┌────────

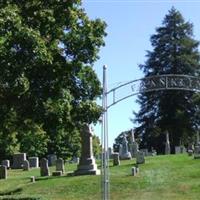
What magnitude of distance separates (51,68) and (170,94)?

└────────
┌────────

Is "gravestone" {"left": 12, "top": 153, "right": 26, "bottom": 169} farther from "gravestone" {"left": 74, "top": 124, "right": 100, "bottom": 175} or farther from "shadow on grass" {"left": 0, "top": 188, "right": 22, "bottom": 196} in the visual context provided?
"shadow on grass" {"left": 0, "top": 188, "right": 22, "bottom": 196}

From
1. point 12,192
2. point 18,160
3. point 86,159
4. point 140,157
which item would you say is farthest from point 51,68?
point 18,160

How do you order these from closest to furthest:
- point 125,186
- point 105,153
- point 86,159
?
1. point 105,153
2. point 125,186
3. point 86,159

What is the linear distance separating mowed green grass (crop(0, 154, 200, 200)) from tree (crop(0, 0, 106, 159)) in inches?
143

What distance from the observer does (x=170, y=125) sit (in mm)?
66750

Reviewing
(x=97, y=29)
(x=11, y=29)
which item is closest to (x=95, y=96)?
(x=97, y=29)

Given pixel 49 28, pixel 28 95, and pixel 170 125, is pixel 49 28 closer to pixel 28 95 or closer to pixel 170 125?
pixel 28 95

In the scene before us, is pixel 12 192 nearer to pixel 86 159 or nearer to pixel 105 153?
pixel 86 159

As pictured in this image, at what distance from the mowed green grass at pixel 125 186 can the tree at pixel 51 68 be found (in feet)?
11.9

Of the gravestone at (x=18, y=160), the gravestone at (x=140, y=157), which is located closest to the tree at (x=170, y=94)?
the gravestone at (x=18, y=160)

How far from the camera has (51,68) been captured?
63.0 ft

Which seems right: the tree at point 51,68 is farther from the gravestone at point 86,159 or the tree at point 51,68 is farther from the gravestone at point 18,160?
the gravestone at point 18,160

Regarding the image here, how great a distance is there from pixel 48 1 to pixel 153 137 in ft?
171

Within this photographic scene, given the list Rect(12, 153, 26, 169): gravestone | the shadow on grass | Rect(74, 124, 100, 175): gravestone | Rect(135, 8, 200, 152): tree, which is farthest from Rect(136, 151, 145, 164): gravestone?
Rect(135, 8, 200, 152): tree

└────────

* **Stated task**:
Please pull out every row above that contains the string "this" and copy each one in full. The match is case-sensitive.

* **Output of the exercise**:
As pictured in this image, at what distance from the mowed green grass at pixel 125 186 can the tree at pixel 51 68 be found (in feet)?
Within this photographic scene, given the list Rect(12, 153, 26, 169): gravestone | the shadow on grass | Rect(74, 124, 100, 175): gravestone | Rect(135, 8, 200, 152): tree, which is farthest from Rect(136, 151, 145, 164): gravestone?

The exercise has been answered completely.